TRECHO:
..........

Nesse romance de Kafka, o leitor é carregado por caminhos tortuosos e desconhecidos. Durante esse trajeto, somos tragados junto ao personagem, sem a possibilidade de escapatória, pela engrenagem organizacional de um sistema público extremamente contraditório.
Resenha de O Processo
Nessa viagem, o leitor acompanha as desventuras de Josef K., que vivia uma vida tranquila, segura e livre de surpresas. Josef possuía um bom emprego em um banco, emprego que lhe possibilitava um local de trabalho organizado e seguro, compatível com a sua personalidade meticulosa. Essa vida confortável começa a mudar após, na manhã do seu aniversário de trinta anos, receber a comunicação de que estava sendo processado.
De início, Josef desacredita da existência desse processo, pensando estar sendo alvo de algum tipo de brincadeira. Essa atitude demonstra que ele não reconhece nenhum tipo de falta no seu comportamento que justifique um processo.
"É certo que, bem considerado, tudo isto não podia deixar de ser uma brincadeira pesada, a qual, por razões desconhecidas, talvez pelo fato de que hoje K. completava trinta anos, seus colegas de banco haviam organizado".
Contudo, não se tratava de brincadeira; Josef realmente está sendo processado por uma justiça que ele desconhece por completo. Ao ter o primeiro contato com essa justiça, Josef facilmente reconhece o caráter absurdo dela. Os responsáveis por intimá-lo em sua casa são tomados pelo mesmo como artistas de rua contratados para enganá-lo. Para ele, tudo não passa de uma farsa; com isso, não demonstra preocupação com o desenrolar do seu processo.
Tudo muda ao ser intimado a comparecer em seu primeiro interrogatório. Acreditando ter nesse interrogatório a oportunidade de esclarecer o motivo de seu processo, bem como encerrar o mesmo, Josef chega ao prédio de justiça confiante. Contudo, o interior do mesmo, bem como os funcionários públicos, fazem com que ele se sinta confuso, sendo que, para ele, essa justiça se mostra destituída de sentido e corrupta.
"Qual é a finalidade desta grande organização, meus senhores? Consiste em deter inocentes e em mover-lhes um processo insensato e, na maioria das vezes, como é o meu caso, carente completamente de resultados".

..........

MATERIAL DE APOIO:
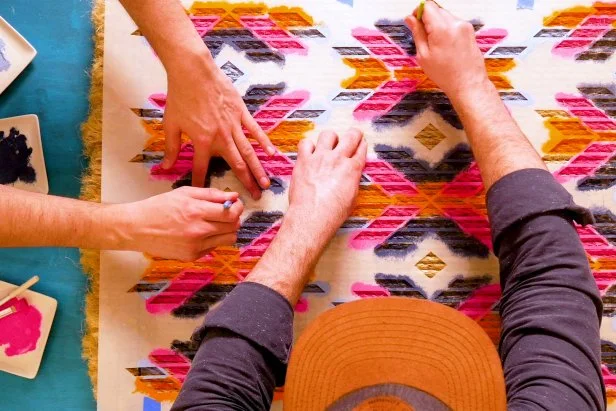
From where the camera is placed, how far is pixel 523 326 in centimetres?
98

..........

ENUNCIADOS:
1: Traduza para o inglês a seguinte frase do trecho: "Essa atitude demonstra que ele não reconhece nenhum tipo de falta no seu comportamento que justifique um processo."
2: Responda, com base no trecho:
(a) Onde Josef K. trabalhava?
(b) Em que momento Josef recebe a comunicação de que estava sendo processado?
(c) Como Josef interpreta os responsáveis por intimá-lo em sua casa?

RESPOSTAS:
1: This attitude shows that he does not recognize any kind of fault in his behavior that would justify a trial.

2:
(a) Em um banco.
(b) Na manhã do seu aniversário de trinta anos.
(c) Como artistas de rua contratados para enganá-lo.